Inacceptable pour les élus communistes du groupe de la Gauche combative, communiste et républicaine, qui ont voté contre, tout en rappelant les nécessaires évolutions des modes de calcul, évolutions qu’ils proposent depuis des années. Séverine Botte a développé, argumenté et proposé…
« Madame la Vice-Présidente, Chers Collègues,
Quelle déception à la lecture de ce rapport qui fixe les dotations, globales et par établissement, apportées par le Département aux 109 collèges publics de Seine-Maritime.
Durant plusieurs années, nous avons contesté le mode de calcul réformé par vos soins, tout en proposant des alternatives concrètes pour plus de justice sociale.
Et, à force de débattre, il y a deux ans, des ajustements conséquents ont été apportés au mode de calcul, ainsi qu’aux autres formes de soutien financier et matériel apportées par la collectivité départementale aux établissements. Je pense notamment à la fourniture des E.P.I. (Équipements de Protection Individuelle) pour les personnels des collèges.

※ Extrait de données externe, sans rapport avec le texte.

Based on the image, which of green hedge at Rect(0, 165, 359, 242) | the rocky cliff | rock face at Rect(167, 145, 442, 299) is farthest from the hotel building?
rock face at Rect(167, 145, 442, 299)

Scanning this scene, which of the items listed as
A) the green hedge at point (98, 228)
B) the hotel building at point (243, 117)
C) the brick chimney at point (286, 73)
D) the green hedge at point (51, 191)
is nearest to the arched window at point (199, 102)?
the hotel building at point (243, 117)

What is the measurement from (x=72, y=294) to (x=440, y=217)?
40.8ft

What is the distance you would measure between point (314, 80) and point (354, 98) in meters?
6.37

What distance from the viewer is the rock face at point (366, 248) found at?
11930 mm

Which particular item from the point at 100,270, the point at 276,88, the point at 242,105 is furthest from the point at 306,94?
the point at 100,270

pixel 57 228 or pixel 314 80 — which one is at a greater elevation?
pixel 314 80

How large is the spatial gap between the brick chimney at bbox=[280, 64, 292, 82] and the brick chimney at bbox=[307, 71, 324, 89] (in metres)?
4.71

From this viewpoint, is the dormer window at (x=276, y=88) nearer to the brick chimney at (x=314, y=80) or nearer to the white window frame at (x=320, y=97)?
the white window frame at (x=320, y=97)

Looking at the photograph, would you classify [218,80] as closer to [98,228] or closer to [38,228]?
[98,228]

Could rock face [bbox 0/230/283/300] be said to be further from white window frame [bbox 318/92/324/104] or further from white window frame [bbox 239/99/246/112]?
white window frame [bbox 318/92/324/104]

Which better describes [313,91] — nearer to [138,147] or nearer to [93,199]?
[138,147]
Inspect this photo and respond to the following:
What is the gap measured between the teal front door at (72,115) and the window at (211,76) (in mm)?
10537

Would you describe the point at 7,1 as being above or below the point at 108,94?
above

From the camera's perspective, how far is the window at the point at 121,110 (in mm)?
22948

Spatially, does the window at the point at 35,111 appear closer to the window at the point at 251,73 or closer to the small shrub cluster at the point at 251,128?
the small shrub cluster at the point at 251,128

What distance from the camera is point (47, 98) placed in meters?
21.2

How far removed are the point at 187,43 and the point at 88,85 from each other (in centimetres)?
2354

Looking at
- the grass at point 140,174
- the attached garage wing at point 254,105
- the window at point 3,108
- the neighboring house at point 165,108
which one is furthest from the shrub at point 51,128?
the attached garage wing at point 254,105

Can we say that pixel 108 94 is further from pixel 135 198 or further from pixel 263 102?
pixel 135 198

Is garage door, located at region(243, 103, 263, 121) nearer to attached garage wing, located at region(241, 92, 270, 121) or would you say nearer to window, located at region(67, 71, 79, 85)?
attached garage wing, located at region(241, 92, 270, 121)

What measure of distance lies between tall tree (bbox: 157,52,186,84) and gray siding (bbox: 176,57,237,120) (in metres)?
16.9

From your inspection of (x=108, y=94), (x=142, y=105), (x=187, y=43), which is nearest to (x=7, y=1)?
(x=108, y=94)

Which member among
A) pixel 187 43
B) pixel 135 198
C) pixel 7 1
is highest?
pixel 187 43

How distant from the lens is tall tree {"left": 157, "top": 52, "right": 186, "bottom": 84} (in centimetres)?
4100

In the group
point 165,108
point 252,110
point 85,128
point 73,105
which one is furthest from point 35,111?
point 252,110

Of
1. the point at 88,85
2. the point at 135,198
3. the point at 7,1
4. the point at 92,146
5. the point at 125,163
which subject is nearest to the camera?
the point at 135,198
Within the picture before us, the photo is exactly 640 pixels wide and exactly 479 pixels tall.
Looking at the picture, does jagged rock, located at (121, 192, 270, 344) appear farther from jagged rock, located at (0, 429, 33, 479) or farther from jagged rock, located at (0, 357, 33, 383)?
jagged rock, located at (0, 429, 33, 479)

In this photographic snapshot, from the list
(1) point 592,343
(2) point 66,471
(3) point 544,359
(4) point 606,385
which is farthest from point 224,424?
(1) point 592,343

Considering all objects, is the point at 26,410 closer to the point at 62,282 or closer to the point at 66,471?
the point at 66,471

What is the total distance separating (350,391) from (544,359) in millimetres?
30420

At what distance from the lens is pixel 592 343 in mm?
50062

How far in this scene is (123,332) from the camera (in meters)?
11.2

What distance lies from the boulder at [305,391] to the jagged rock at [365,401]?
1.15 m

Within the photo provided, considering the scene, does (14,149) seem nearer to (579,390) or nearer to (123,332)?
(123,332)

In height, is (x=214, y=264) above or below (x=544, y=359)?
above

Ces avancées mériteraient toujours, selon nous, d’être complétées par d’autres mesures que je vais rappeler de nouveau cette année, à savoir :
- L’intégration du nombre d’élèves boursiers dans les critères ouvrant droit à une bonification de la dotation de fonctionnement, une mesure de reconnaissance et de soutien à la mixité sociale ;
- La prise en charge des fluides directement par la collectivité.
Et :
- L’application du forfait financier de 1.000€ pour toutes les classes de cadets de la sécurité civile, (notamment au collège Jean-Moulin du Havre ou Gustave-Courbet de Gonfreville l’Orcher), aujourd’hui exclus du dispositif appliqué aux classes de défense du collège Georges-Braque de Rouen et René-Descartes du Havre.
Sur ce dernier point, qui relève simplement d’une mesure de bon sens, le nécessaire pourrait être fait immédiatement en modifiant cette délibération.